SET PROBLEM
Reproduce exactly, with no other output, every line of the data below from the line containing "What is the distance from" to the end, inclusive.

####################

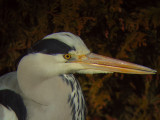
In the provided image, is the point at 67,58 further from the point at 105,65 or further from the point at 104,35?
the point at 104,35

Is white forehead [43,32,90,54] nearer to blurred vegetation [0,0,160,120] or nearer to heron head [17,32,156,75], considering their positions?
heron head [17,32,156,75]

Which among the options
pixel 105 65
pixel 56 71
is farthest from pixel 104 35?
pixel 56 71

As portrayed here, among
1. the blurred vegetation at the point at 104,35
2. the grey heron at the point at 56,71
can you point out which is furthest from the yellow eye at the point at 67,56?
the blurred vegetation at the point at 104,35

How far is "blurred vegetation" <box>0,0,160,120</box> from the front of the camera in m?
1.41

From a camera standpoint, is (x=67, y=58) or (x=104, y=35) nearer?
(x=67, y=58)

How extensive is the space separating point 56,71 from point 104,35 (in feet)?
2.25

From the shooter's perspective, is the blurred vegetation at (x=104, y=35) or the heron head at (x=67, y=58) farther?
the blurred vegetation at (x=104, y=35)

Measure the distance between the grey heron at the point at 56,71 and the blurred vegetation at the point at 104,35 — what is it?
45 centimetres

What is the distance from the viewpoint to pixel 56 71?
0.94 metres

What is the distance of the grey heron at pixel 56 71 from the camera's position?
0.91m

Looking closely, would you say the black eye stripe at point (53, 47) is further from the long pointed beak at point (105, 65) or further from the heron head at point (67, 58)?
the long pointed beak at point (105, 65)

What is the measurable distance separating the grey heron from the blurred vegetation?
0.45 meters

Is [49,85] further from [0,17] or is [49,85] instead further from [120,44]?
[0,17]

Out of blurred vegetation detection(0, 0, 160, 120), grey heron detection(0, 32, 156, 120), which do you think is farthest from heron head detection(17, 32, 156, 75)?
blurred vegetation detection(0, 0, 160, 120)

####################

EXERCISE SOLUTION
What is the distance from the viewpoint to pixel 56 71?
0.94 metres

What is the distance of the grey heron at pixel 56 71 from the camera's position?
0.91m

Looking closely, would you say the black eye stripe at point (53, 47) is further from the long pointed beak at point (105, 65) or further from the heron head at point (67, 58)?
the long pointed beak at point (105, 65)

What is the measurable distance separating the grey heron from the blurred vegetation?
0.45 meters

Is [49,85] further from [0,17] or is [49,85] instead further from [120,44]?
[0,17]

Out of blurred vegetation detection(0, 0, 160, 120), grey heron detection(0, 32, 156, 120), which do you think is farthest from heron head detection(17, 32, 156, 75)?
blurred vegetation detection(0, 0, 160, 120)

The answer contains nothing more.